Posted October 06, 2008 by senocular

Its no secret that Flash Player 10 now supports "3D Effects" - a new feature allowing developers manipulate display objects in a 3D coordinate space. The Flash CS4 authoring tool allows you to apply these effects to display objects on the stage and animate them over time using the timeline. If you do this, however, you may notice a dramatic jump in file size for your SWF. As soon as you make anything 3D, you've instantly added at least 13K to your published SWF. But why?
The reason has to do with the SWF file format and the implementation of the 3D in the player.

Everything you do on the timeline in Flash authoring is compiled into what are known as SWF tags in the resulting SWF file (in fact I recently posted about an ActionScript class that lets you read these tags). SWF tags are basically just chunks of binary data grouped together to represent something specific in the SWF such as a symbol, or a graphics tween, or even ActionScript. The progression of a timeline is based on the visual definitions of these SWF tags that define shapes and their transformations.
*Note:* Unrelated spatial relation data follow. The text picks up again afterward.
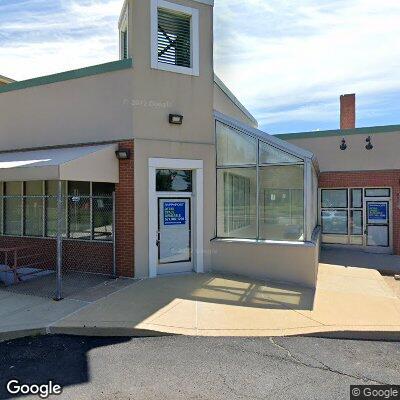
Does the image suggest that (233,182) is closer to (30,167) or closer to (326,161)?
(30,167)

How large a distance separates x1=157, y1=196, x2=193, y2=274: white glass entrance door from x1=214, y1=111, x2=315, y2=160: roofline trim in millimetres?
2259

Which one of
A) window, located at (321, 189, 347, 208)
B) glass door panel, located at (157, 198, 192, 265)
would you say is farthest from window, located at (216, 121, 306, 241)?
window, located at (321, 189, 347, 208)

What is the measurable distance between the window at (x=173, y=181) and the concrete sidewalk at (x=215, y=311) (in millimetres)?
2232

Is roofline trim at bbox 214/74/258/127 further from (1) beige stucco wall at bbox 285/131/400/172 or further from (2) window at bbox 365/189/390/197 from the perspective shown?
(2) window at bbox 365/189/390/197

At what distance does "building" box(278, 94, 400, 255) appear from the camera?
13146 millimetres

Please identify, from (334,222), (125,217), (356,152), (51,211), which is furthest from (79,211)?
(356,152)

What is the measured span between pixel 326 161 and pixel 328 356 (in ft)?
35.0

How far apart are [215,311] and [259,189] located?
354cm

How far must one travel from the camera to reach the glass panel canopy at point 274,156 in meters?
8.40

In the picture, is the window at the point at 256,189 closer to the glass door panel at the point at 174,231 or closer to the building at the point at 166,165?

For Flash Player 10, no SWF tags were created (or updated) to support the new 3D transformations. All 3D requires ActionScript. What this means for Flash CS4 is that for a 3D-based timeline animation to function, it requires ActionScript. And that is where that extra file size comes from - the required ActionScript library CS4 uses to handle timeline based 3D animations.

Sadly file size isn't the only consequence of this implementation. Because ActionScript is being used to handle 3D, if at any point you try to use your own ActionScript to modify an existing 3D object on the stage that was defined as an animation on the timeline, you'll see a conflict with the internal ActionScript used to handle that animation. This is unlike custom ActionScript modifying other timeline objects which will "puppet" those objects taking them out of the scope of the timeline and into the scope of ActionScript, fully under your control (3D objects are already in the scope of ActionScript but being managed by internal scripts).

Hopefully this will help you make some sense of the side effects you might experience when working with 3D in the Flash CS4 authoring tool.